In college English classes, oral English instruction is a weak point. There are numerous issues that arise during the teaching process, such as a lack of a language environment, fewer class hours, and so on, and students’ application ability is low. The analysis and design of the intelligent correction system for spoken English, as well as the specific implementation method, are detailed in this paper. The system greatly improves the efficiency of oral English tests while also reducing the difficulty of organizing them and teachers’ workload. When SE is used alone as an emotion recognition feature, it outperforms MFCC and fundamental frequency. Finally, the MFCC and SE fusion recognition results are examined, and the fusion recognition rate is improved. Experiments show that the speech evaluation system presented in this paper is more in tune with people’s subjective feelings and that the evaluation results can reflect the subjects’ pronunciation level.
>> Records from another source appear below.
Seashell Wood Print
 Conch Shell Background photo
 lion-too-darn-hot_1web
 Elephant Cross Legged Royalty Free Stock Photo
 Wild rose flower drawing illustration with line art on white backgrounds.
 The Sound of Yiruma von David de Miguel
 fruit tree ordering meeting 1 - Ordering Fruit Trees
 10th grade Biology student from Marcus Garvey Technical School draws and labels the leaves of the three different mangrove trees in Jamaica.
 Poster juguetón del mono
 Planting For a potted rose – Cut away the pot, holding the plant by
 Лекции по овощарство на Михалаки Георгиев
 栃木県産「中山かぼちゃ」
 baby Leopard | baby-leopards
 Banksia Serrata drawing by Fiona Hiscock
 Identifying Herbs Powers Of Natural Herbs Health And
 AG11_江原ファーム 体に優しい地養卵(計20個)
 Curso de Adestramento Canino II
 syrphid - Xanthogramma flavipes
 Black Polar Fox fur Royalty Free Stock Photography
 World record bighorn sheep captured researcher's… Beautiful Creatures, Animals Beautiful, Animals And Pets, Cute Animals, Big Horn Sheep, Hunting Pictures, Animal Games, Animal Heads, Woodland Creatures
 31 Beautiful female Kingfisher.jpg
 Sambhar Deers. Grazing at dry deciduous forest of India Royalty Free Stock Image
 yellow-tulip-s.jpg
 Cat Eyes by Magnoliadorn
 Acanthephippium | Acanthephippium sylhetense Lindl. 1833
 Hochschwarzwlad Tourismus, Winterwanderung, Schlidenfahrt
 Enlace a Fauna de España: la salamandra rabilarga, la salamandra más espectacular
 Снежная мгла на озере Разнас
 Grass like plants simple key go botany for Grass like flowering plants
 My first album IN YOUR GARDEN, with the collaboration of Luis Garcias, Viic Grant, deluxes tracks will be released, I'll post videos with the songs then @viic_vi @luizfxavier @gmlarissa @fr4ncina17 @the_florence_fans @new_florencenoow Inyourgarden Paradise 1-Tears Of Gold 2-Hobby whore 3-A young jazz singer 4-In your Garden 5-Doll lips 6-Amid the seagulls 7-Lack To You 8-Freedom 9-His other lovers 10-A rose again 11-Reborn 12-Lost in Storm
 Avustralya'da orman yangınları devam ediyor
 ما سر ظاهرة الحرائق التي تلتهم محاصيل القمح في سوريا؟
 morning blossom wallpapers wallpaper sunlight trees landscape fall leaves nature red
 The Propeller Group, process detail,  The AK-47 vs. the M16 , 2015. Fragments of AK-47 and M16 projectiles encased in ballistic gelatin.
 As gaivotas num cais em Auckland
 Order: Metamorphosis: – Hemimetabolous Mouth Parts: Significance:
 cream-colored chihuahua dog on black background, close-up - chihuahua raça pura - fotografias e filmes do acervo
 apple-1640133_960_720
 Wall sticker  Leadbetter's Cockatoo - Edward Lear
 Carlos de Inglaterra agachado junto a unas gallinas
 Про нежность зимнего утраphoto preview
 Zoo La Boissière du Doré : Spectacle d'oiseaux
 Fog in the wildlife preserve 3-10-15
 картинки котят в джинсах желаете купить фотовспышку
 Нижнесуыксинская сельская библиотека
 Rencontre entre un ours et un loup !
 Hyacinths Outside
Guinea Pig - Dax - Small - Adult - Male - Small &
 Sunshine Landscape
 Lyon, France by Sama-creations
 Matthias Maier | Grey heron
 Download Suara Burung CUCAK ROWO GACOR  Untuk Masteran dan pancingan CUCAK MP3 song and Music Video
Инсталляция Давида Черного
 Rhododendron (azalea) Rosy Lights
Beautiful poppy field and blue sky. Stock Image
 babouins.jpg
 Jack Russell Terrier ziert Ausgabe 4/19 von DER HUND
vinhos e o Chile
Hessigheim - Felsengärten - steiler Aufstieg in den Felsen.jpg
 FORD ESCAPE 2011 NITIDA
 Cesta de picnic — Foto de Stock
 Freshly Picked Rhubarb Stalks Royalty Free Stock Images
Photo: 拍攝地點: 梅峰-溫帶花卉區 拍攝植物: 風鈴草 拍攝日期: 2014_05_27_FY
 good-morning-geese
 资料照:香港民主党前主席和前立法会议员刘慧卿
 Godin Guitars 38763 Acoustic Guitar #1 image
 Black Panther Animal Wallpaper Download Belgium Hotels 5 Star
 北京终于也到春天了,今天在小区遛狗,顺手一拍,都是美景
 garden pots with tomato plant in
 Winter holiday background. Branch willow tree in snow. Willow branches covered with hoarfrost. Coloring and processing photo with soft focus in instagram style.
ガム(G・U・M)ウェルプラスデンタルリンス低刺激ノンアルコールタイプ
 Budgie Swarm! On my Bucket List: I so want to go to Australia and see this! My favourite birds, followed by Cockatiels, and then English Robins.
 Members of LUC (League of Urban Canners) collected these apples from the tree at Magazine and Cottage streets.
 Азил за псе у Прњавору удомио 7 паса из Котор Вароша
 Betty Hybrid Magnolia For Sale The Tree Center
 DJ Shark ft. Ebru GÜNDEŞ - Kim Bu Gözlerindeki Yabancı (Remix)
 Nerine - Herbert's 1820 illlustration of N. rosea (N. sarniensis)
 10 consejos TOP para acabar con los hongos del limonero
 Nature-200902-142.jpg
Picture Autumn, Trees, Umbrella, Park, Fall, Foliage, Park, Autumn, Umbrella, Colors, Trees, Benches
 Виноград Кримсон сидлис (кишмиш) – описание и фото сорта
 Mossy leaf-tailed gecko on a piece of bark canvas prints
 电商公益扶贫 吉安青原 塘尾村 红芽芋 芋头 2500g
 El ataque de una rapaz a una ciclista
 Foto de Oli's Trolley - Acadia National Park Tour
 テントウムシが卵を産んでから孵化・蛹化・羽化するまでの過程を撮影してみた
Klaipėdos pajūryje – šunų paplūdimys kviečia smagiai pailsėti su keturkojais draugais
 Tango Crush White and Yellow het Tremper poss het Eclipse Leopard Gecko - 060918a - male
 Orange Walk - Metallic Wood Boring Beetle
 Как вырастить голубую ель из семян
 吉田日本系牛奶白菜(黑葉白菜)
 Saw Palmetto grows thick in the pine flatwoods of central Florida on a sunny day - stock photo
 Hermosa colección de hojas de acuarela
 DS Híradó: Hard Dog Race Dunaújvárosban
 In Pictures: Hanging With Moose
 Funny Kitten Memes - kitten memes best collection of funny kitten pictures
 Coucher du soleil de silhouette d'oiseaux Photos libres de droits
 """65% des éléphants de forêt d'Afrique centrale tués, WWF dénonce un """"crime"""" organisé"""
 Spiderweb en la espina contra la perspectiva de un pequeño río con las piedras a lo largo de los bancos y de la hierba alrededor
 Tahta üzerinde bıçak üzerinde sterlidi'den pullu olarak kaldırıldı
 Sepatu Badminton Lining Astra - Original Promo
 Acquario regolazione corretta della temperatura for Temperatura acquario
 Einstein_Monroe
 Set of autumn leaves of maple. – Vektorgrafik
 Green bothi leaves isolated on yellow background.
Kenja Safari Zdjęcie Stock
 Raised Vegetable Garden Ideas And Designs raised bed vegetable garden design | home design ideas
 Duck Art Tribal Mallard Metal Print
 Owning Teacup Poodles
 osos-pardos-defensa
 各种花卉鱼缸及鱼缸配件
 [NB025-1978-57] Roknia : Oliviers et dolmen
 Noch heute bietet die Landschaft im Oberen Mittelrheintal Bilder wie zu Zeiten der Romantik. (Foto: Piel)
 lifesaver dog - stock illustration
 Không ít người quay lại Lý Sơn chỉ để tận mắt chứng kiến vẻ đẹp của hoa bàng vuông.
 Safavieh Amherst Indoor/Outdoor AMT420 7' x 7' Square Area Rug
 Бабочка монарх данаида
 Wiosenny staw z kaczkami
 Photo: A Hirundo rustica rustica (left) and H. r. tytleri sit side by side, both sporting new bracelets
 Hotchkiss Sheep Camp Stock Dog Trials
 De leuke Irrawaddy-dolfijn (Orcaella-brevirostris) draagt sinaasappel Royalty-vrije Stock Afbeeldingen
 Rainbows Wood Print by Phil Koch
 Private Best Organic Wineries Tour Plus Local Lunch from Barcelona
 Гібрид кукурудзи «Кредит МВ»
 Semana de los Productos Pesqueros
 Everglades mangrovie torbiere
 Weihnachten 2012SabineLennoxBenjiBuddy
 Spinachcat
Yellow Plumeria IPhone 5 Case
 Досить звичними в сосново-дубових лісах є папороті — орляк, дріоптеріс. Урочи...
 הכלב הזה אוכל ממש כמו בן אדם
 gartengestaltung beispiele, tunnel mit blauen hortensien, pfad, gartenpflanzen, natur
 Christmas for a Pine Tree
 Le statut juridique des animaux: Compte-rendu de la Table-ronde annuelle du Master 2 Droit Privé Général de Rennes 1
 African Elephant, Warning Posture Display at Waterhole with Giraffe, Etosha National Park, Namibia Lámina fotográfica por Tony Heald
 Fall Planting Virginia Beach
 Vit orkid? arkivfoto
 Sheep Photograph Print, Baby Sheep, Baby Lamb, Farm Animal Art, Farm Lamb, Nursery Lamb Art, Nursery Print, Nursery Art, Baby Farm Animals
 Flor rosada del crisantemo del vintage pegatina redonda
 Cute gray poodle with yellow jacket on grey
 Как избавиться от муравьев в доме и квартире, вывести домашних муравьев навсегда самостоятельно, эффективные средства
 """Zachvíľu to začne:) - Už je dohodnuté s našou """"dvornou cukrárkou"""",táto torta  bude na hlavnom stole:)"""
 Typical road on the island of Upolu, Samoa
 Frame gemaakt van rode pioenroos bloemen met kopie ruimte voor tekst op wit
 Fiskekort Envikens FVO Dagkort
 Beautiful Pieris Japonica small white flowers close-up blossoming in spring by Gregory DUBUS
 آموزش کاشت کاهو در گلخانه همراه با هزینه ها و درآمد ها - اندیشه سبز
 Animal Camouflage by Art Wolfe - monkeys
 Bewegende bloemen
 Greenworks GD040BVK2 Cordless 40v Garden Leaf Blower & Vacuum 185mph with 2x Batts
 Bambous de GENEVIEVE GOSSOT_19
Due to the author’s limited knowledge, there are still many flaws in the system’s operation, and there are numerous areas for improvement and further research, such as expanding the question bank, improving system security, increasing system efficiency, and designing an analysis system for the data gathered during the examination process, among other things. In future research, the author will investigate and analyze the aforementioned issues in greater depth, with the goal of improving the system’s functionality.

Data Availability

The data used to support the findings of this study are included within the article.

Conflicts of Interest

The author does not have any possible conflicts of interest.


This study was supported by the teaching reform project of the Education Department in Anhui Province, China (Grant no. 2021), Anhui educational science research project in Anhui Province, China (Grant no. JK21050), and Anhui philosophy and social sciences research project in Anhui Province, China (Grant no. 2021).